Through UserLock, admins can deploy MFA on their air-gapped network very similarly to how they do on an outer Internet-connected network. But UserLock also allows air-gapped network admins to go beyond MFA with further access controls. Many of these controls are critical in air-gapped environments, such as:

Granular access controls

UserLock's granular access controls help limit the scope for insider attacks. Admins can enable time-based access restrictions to define when a user can access a workstation (and when they can't). They can also limit session times to a given value, or impose quotas on a user, a group of users, or an AD organizational unit (OU).

Real-time monitoring and alerts

UserLock's session management allows admins to monitor logins across time and to set up custom alerts, adding multiple layers of security. Admins can respond to risky behavior remotely, block a session with one click, or create scripts to automate responses.

Workstation restrictions

UserLock's restrictions on session type allow you to limit a user or group of users to using a particular machine. For example, admins can limit users to accessing only via known domain machines.

Air-gapped network auditing and reporting

The use cases for air-gapping often require stringent auditing and compliance checks. By logging and documenting MFA events, session history, and user access events, UserLock enables comprehensive auditing and reporting to meet the most stringent compliance requirements.

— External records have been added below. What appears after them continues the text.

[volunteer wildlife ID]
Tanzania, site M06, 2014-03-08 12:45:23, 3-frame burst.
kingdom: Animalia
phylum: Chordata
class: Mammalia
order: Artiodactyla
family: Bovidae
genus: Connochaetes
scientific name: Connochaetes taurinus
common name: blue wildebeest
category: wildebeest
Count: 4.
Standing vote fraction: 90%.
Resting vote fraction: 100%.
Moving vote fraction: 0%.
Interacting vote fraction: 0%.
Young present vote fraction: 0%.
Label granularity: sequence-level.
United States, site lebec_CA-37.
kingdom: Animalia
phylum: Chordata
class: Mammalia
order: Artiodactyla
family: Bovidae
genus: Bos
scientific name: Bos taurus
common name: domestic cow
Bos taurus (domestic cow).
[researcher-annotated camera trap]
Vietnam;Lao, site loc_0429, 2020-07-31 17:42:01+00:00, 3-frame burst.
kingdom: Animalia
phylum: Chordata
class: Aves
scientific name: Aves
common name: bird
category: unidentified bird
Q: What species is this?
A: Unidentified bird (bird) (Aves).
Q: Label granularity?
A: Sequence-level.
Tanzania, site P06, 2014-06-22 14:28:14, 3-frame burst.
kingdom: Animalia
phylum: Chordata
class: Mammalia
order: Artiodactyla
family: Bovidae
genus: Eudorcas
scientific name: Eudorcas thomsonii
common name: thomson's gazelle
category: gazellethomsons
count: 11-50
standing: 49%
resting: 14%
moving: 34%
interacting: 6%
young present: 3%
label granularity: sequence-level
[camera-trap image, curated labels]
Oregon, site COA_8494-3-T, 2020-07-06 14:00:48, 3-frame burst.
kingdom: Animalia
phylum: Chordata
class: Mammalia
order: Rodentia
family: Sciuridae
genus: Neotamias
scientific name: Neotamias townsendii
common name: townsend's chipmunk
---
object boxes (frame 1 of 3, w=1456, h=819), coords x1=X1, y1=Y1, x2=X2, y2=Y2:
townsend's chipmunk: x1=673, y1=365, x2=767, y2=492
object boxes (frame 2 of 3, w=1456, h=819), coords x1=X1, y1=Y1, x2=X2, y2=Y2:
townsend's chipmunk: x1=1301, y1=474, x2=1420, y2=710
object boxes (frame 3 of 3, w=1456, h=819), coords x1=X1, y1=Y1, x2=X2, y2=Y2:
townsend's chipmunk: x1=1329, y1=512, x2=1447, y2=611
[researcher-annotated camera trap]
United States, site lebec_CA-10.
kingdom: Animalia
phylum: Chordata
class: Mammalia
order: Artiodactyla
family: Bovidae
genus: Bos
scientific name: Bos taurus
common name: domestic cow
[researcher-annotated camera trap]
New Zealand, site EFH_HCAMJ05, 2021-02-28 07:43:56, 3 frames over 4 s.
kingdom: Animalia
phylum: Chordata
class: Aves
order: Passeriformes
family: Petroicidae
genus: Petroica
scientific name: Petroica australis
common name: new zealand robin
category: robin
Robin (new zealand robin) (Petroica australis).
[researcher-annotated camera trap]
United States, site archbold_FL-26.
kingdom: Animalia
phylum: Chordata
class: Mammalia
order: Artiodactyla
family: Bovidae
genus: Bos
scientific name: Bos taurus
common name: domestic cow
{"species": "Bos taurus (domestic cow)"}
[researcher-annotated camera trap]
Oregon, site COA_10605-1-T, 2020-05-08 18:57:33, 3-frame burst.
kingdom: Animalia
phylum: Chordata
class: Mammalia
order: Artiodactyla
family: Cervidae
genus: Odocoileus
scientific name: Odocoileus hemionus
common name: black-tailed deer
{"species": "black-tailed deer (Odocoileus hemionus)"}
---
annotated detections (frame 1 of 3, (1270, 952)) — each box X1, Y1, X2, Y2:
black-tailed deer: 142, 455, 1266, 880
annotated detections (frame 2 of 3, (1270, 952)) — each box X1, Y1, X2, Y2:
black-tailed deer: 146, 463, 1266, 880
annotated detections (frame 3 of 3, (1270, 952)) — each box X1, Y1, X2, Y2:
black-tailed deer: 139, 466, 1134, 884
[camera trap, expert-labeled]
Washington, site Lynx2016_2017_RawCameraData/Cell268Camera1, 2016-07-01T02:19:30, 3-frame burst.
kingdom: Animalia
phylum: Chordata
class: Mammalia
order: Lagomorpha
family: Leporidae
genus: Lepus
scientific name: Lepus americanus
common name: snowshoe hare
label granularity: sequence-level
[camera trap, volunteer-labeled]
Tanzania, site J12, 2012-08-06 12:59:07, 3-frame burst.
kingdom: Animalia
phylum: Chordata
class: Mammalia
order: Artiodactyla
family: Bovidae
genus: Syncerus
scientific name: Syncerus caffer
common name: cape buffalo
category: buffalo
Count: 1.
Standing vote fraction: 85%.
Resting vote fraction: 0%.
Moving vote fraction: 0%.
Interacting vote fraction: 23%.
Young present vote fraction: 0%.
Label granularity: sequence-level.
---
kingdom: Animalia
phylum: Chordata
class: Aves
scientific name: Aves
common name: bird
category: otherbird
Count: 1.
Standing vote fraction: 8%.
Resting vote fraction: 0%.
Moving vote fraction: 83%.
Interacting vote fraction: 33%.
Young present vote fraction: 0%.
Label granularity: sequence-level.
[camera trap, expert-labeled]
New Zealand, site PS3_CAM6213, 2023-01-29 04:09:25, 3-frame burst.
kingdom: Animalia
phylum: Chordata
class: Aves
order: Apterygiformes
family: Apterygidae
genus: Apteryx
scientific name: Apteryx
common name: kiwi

Concurrent session restrictions for private, air-gapped cloud access

Today, the private, air-gapped cloud also supports sensitive workloads. For example, Google Distributed Cloud Hosted is a fully isolated cloud environment compliant with NIST SP 800-53 and FedRAMP high-security controls important in sectors such as defense or regulated industries that must protect sensitive workloads.

As a GDC Hosted Build Partner, UserLock is compatible with GDC Hosted. UserLock allows air-gapped GDC Hosted environments to limit concurrent sessions for both users and administrators.